Leaving out all pictures, transcribe exactly the lines between the line with "Which of (x=462, y=168)" and the last line of the records below, both included.

-*-

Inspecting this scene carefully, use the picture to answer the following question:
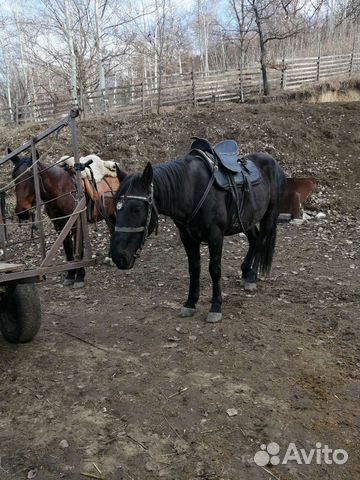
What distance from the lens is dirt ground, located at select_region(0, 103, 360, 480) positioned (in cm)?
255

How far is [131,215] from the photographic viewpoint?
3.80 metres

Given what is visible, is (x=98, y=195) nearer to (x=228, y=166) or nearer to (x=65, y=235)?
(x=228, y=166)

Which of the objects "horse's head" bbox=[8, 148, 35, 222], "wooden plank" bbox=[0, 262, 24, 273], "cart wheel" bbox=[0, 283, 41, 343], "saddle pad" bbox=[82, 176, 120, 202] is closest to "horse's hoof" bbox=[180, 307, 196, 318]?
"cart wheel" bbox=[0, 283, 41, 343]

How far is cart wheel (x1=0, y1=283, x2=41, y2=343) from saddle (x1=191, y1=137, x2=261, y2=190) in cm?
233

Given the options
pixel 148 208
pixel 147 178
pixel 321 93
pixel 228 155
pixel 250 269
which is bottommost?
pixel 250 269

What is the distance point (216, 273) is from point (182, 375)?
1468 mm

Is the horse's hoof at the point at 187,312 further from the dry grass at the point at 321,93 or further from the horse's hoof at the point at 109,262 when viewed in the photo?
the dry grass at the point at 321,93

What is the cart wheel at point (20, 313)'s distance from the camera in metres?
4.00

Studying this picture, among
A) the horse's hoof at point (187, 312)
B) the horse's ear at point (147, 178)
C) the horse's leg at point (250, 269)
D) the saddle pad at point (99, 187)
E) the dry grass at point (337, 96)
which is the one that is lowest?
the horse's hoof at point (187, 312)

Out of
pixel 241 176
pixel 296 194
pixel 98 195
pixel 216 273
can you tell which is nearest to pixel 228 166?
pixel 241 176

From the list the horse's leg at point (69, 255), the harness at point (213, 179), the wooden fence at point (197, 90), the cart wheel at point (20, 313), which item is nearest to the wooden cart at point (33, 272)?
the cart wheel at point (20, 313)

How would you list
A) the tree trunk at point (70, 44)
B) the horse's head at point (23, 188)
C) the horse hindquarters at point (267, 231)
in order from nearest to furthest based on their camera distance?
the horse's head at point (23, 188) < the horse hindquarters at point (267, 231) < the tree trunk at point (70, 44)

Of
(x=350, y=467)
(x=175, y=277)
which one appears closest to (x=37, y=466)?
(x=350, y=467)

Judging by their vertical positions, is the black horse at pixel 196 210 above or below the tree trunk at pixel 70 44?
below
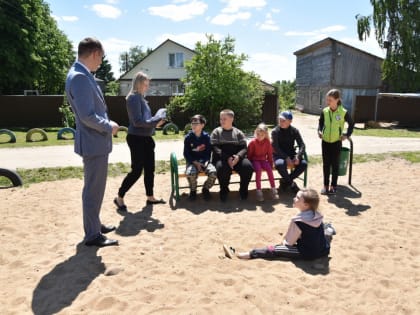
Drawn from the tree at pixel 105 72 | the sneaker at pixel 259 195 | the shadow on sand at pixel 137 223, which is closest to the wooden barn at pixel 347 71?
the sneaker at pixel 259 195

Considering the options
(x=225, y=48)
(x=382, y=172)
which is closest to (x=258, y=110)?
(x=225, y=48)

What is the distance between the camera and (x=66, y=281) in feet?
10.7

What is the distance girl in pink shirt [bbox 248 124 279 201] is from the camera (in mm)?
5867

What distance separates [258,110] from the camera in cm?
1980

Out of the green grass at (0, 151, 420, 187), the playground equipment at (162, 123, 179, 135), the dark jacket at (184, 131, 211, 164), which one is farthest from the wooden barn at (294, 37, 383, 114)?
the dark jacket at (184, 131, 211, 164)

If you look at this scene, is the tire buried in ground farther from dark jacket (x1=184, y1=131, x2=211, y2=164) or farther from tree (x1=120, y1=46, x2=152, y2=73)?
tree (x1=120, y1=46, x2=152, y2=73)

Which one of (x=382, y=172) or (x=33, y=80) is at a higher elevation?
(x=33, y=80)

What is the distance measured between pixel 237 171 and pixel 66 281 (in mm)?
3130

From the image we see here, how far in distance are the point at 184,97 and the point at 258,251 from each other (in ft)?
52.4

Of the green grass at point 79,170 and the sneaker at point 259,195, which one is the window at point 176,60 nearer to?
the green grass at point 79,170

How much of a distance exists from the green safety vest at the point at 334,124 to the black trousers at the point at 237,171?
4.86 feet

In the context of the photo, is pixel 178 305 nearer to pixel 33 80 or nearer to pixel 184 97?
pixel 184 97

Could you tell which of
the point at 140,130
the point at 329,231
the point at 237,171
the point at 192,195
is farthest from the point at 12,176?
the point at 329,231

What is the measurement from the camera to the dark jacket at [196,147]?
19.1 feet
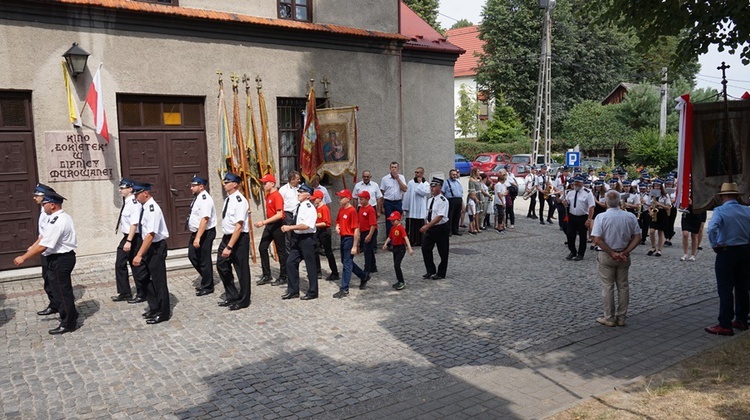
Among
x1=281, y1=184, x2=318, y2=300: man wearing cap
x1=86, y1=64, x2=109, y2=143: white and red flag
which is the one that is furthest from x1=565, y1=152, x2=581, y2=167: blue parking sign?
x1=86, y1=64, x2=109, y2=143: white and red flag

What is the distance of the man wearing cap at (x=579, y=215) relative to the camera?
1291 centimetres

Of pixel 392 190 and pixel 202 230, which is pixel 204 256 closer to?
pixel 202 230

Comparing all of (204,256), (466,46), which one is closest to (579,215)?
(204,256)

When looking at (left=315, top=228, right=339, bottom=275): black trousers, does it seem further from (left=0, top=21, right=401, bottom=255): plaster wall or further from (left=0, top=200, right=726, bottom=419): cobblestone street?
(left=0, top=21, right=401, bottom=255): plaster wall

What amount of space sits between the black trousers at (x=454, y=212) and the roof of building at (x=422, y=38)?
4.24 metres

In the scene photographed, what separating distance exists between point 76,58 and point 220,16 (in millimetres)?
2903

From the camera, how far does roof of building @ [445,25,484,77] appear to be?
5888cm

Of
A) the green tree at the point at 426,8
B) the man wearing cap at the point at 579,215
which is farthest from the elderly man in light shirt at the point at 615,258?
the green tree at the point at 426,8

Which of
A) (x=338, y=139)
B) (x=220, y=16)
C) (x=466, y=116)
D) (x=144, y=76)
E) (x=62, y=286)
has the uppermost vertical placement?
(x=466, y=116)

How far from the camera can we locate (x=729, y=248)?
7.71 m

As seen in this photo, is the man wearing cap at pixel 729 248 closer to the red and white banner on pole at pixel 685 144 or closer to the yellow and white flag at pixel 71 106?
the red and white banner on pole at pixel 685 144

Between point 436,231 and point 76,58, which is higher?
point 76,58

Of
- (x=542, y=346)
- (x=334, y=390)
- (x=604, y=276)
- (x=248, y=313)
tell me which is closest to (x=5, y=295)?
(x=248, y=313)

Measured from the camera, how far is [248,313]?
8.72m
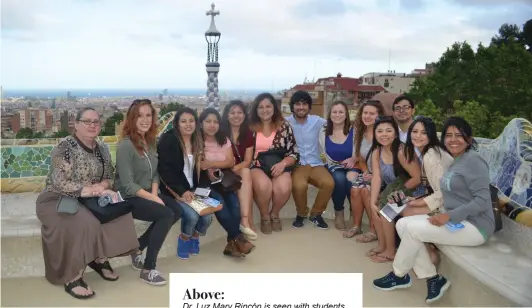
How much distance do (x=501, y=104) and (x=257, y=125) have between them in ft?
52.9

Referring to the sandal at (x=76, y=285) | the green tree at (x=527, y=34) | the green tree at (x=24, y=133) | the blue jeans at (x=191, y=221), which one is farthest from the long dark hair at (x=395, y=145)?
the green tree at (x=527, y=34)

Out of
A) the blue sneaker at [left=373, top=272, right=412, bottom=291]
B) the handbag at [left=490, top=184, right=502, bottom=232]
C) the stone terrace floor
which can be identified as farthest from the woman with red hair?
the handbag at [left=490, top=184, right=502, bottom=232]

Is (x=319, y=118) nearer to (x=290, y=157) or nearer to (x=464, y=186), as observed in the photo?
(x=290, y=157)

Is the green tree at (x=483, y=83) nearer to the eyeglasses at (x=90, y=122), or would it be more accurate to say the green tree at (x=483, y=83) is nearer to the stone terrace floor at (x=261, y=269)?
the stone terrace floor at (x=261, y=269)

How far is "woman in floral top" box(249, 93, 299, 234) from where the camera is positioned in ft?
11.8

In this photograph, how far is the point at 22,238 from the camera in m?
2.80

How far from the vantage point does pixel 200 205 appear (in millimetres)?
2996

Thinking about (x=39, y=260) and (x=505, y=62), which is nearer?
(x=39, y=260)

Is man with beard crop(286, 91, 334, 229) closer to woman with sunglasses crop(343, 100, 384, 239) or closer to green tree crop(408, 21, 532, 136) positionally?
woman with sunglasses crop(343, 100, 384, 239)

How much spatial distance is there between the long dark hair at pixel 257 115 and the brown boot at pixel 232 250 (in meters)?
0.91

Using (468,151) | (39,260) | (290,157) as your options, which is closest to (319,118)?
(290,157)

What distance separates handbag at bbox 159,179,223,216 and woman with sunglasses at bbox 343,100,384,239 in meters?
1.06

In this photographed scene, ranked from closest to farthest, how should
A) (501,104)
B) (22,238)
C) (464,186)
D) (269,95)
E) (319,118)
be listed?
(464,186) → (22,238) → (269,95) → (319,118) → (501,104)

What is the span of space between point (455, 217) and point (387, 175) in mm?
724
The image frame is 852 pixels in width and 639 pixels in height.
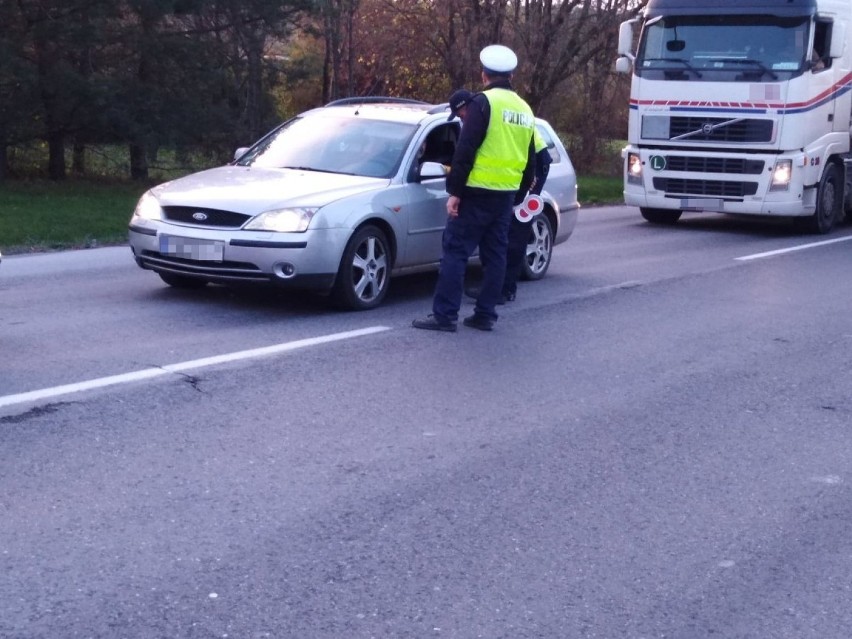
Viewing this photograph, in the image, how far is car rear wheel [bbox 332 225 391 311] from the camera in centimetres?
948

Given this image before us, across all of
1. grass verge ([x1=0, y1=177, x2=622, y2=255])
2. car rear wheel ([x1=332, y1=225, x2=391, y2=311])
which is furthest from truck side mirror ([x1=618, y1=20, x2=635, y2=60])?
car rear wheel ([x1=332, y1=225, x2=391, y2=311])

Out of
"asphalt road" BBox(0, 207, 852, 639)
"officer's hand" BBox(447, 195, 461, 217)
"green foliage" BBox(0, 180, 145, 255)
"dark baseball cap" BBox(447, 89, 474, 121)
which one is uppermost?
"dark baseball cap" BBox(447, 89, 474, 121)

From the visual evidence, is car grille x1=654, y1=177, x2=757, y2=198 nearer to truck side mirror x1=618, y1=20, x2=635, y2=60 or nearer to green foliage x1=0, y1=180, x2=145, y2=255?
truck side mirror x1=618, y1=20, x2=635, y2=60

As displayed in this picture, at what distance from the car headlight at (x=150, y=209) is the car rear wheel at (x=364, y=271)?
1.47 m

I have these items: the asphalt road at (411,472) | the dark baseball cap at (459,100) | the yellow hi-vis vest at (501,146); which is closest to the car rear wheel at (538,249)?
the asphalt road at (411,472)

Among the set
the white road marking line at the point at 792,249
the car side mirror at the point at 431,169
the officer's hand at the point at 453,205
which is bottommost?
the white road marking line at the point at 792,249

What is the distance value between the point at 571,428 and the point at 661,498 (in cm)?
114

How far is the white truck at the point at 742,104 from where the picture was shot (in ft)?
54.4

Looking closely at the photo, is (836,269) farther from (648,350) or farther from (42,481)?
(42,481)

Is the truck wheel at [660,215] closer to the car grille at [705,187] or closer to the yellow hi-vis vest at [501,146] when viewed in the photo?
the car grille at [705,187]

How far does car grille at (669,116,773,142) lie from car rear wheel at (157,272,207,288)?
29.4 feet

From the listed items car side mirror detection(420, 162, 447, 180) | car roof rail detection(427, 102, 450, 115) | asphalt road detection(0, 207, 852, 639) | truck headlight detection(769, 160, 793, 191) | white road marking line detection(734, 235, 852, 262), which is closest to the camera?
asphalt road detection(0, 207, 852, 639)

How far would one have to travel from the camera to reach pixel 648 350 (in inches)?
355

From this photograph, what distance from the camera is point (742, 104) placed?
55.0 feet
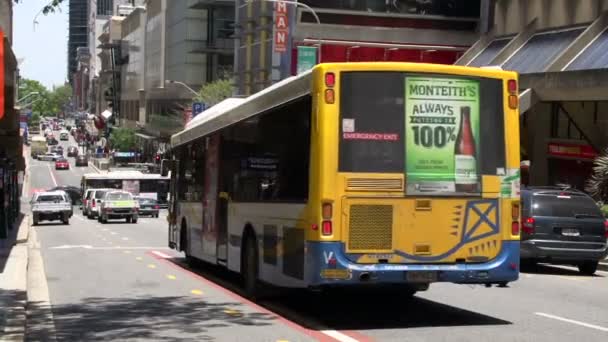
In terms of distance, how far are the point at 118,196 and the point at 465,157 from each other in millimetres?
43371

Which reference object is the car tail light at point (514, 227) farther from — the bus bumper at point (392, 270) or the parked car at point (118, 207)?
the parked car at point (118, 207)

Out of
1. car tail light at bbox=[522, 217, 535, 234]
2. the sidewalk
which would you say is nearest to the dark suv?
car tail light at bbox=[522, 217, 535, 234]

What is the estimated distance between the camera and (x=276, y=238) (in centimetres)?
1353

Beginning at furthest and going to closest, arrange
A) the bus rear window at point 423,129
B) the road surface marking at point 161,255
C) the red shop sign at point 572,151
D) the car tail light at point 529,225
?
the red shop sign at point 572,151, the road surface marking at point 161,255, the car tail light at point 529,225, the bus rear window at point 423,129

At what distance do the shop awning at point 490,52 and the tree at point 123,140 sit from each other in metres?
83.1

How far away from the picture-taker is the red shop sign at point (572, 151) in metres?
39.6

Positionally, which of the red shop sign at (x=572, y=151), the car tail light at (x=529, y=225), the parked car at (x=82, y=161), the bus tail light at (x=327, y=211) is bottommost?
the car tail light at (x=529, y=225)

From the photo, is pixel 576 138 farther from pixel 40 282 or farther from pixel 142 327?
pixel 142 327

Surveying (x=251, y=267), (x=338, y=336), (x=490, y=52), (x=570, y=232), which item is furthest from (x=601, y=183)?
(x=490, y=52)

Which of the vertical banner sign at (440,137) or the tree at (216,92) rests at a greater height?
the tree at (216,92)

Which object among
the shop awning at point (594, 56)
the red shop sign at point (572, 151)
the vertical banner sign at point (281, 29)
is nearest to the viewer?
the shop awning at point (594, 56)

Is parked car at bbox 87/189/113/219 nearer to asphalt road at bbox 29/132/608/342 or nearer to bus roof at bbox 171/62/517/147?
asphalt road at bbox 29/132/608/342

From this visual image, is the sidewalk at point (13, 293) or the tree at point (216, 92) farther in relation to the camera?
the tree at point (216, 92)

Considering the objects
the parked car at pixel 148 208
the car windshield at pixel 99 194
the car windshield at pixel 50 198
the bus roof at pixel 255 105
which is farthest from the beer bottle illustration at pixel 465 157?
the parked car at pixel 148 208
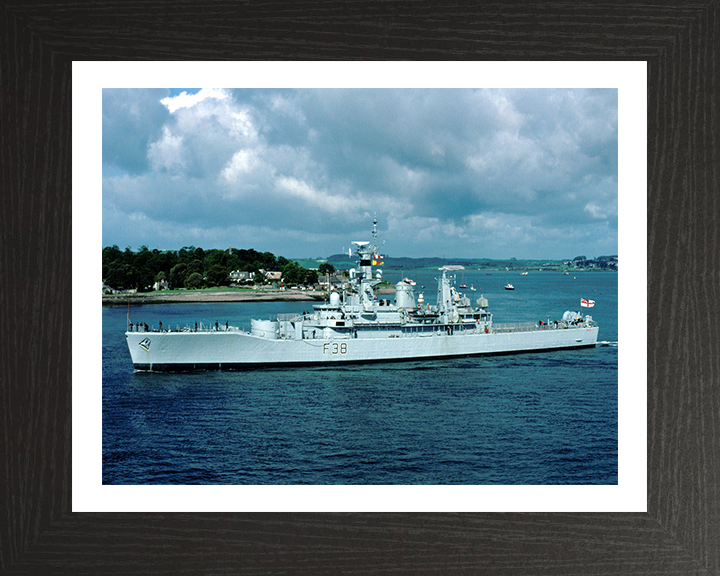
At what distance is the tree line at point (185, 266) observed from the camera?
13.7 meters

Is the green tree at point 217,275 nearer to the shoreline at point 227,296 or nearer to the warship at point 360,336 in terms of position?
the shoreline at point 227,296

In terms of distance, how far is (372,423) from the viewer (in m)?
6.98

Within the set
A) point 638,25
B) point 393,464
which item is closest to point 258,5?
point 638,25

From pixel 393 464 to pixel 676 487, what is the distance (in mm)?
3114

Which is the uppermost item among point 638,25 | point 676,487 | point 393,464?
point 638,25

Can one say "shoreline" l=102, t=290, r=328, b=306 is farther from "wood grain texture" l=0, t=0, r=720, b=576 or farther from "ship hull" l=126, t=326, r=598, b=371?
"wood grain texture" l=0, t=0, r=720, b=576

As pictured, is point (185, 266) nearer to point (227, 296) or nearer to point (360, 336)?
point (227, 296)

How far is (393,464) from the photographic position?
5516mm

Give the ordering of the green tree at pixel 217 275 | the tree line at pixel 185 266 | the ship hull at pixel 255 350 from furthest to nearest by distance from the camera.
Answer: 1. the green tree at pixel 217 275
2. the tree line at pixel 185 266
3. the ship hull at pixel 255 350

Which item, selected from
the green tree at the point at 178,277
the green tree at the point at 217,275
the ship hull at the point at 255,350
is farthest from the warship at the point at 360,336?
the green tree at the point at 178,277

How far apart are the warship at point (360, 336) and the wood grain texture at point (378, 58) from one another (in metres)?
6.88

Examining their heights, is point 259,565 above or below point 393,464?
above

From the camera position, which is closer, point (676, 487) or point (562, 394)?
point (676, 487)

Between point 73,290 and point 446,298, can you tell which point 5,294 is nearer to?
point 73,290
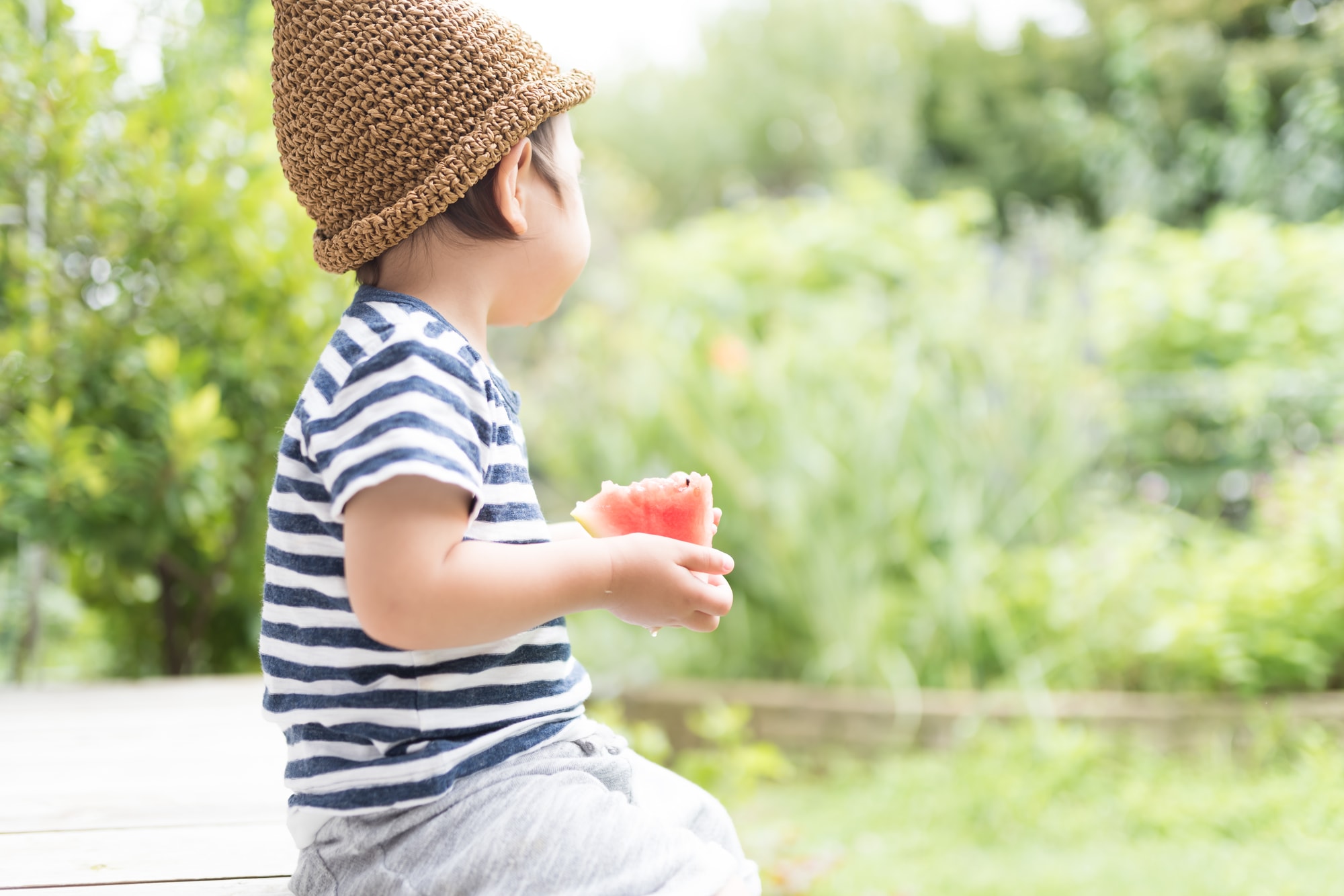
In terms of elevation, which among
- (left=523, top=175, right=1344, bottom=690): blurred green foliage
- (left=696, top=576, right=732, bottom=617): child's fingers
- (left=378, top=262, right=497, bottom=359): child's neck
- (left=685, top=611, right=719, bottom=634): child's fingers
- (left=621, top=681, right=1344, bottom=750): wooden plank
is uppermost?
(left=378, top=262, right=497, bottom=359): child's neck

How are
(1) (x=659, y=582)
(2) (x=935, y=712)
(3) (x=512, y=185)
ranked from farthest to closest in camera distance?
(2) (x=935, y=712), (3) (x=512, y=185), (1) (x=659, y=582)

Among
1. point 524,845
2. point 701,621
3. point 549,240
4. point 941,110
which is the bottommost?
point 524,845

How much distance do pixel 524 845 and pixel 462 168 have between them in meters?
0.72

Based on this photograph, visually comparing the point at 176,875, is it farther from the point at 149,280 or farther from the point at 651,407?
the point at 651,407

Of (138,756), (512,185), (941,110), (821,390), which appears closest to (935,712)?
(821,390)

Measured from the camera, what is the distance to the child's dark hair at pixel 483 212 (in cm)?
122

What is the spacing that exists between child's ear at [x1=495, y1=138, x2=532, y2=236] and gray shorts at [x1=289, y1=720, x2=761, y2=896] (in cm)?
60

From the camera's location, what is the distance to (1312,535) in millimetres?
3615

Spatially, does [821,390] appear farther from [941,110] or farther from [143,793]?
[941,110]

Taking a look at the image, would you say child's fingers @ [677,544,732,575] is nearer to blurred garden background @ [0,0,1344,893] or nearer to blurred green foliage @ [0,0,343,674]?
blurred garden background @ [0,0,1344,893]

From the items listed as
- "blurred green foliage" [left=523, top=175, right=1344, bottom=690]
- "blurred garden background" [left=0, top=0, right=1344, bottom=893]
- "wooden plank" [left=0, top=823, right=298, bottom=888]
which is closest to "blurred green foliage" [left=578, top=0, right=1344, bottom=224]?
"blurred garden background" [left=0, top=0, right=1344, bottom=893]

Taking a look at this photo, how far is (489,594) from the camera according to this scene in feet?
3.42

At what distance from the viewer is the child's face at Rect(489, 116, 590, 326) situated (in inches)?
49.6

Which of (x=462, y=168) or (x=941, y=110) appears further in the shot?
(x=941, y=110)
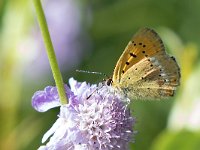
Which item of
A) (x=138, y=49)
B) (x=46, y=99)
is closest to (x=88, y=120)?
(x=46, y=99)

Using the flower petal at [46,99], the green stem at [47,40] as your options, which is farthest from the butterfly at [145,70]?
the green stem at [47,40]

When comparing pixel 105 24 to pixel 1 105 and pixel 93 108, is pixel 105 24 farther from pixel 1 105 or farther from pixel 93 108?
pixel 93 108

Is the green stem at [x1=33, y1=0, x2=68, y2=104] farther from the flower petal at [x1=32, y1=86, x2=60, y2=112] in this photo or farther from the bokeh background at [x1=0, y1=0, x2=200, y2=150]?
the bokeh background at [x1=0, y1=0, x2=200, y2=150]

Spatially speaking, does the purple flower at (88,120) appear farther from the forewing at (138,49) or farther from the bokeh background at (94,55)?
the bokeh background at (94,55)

-*-

_WRITTEN RESPONSE_
Which of (x=462, y=168) or (x=941, y=110) appears further in the shot?
(x=941, y=110)
Which item of
A) (x=138, y=49)
B) (x=46, y=99)
is closest to (x=88, y=120)?
(x=46, y=99)

Using the flower petal at [46,99], the green stem at [47,40] as your options, which is farthest from the butterfly at [145,70]?
the green stem at [47,40]

When comparing pixel 105 24 to pixel 1 105 and pixel 93 108, is pixel 105 24 farther from pixel 1 105 or farther from pixel 93 108?
pixel 93 108

Is the green stem at [x1=33, y1=0, x2=68, y2=104] farther from the flower petal at [x1=32, y1=86, x2=60, y2=112] in this photo or farther from the bokeh background at [x1=0, y1=0, x2=200, y2=150]?
the bokeh background at [x1=0, y1=0, x2=200, y2=150]

Spatially speaking, does the purple flower at (88,120) appear farther from the forewing at (138,49) or farther from the bokeh background at (94,55)?
the bokeh background at (94,55)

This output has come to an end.